Wednesday, August 23, 2017

Mary Worth 2674

"It's okay, my lovely, I won't rush you."

"What part of overwhelmed don't you understand? I am feeling rushed. I just said it was overwhelming. And you won't rush me to what, exactly?"

18 comments:

Ian Cameron, PhD said...

Aaarrrr, me lovely! International Talk Like A Pirate Day isn't till September 19.

Anonymous said...

@Ian - well, Dawn's last wannabe boyfriend, Jim, had only one arm. Maybe Captain Ned has a peg leg.

Anonymous said...

All in all, this is a pretty interesting storyline. Two overbearing men -- we are starting to see Ned as a villain, but is needy Jared the hero?

If Ned calls Dawn "my lovely" one more time, I may have to shrink down into panel size and give him a good ole Mark Trail punch!

--Liz

KitKat said...

"My lovely" two days running - ick. Dr. Ned McDreamy is really Dr. Cad McSmarmy.

"It's okay, my lovely. I won't rush you! How about lunch tomorrow? Or brunch?"

Nance said...

Today's Boldface Haiku is titled "Let The Gaslighting Begin".

Strong Feelings.
Same, you...Understanding:
Overwhelmed fast.
Okay, rush!

Dave in Parma said...

"My lovely" reads much better if done in the voice of the Wicked Witch of the West/Margaret Hamilton.

Delilah said...

Dave in Parma: Hee hee! I thought exactly the same thing. Tomorrow’s strip, he’ll say: “I’ll get you, my little pretty! You, and your little dog Toto, too! Bwahahaha!"

Wool Worth said...

The hydrangeas are next to Ned’s car? So Ned’s suggestion to take a stroll was to walk to the parking lot? Wouldn’t they have to go there anyway to, you know, get in the car again?

Chester the Dog said...

@Wool Worth: I thought the same thing.

Anonymous said...


It's okay, My Lovely, I won't rush you. I'll just sleep with one of my back-up girlfriends tonight. You see, I had an opening tonight and I thought I might squeeze you in, but that's okay. There will be other openings.

-- Scottie McW.

LouiseF said...

Once you start getting distracted by the hydrangeas, it's time to concede that the plot is failing, alas, yet again.

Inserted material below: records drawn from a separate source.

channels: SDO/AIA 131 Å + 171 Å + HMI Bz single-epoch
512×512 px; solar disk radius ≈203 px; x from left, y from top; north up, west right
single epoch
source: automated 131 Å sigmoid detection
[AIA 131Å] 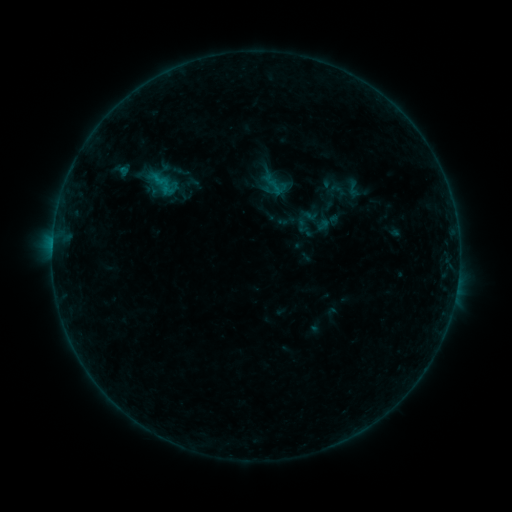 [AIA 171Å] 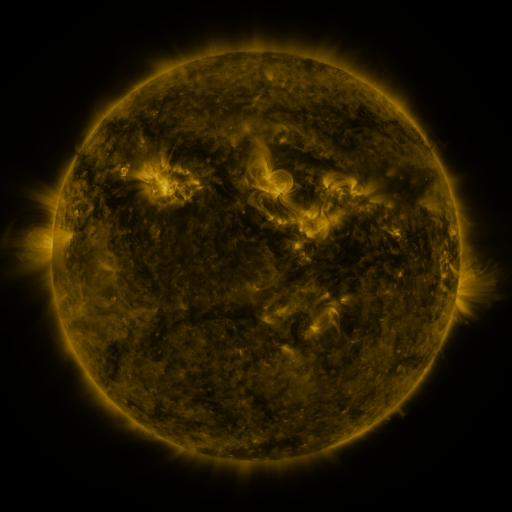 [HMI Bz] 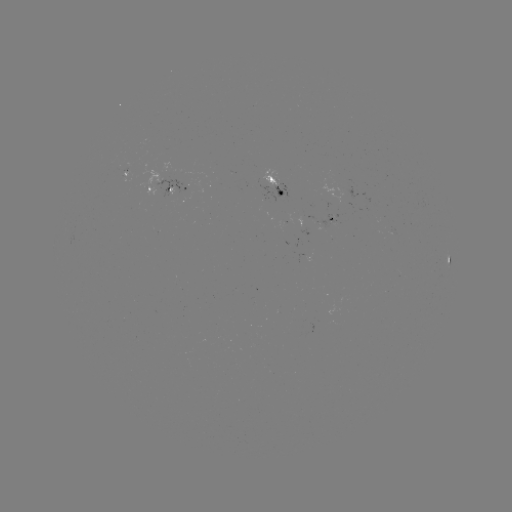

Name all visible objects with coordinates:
sigmoid: (353, 188)
sigmoid: (324, 223)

Regina Wolfe-Parks said...

As a goof, I typed "my lovely" into Google. This is what came up. For your listening pleasure (and perhaps a future Charterstone jukebox hit "Where Do You Go To My Lovely". I think the lyrics sum up everything Dr. McCreepy is thinking:

https://youtu.be/L8XQZYIiNgo

Sandi Ego said...

If Dawn ever finds herself trapped in a car sinking in a lake she could use the tip of her nose to break a window and escape.

Dave in Parma said...

@Delilah: maybe we'll get lucky and some flying monkeys will swoop down, pick Dawn up, and carry her away.

On a side note, I'd like to give credit where due to JB for her automobile artwork. It falls into the standard of her horse. It is not up to Uncle Joe's quality for automobile drawing, and that's a good thing. To quote Mike Tyson, "I take my hand off to you."

fauxprof said...

Dr. Ned needs to go on a cruise and meet Esme. They could have a wonderful time deciding who is the predator and who is the prey.

MissScarlet said...

Dave in Parma....the car is pretty good, but have we seen June do anything other than a Mini?

And Yay! fauxprof...what a great idea. Esme and Ned...a perfect couple.

Yahoonski said...

Regina:That's one of my favorite songs, and one of the few I can play on my guitar and sing all the lyrics to half decently. Well, it WAS one of my favorites.

doug said...

Miss Scarlet: I seem to remember Iris and Tommy tooling around in an early 2000's Subaru Forester.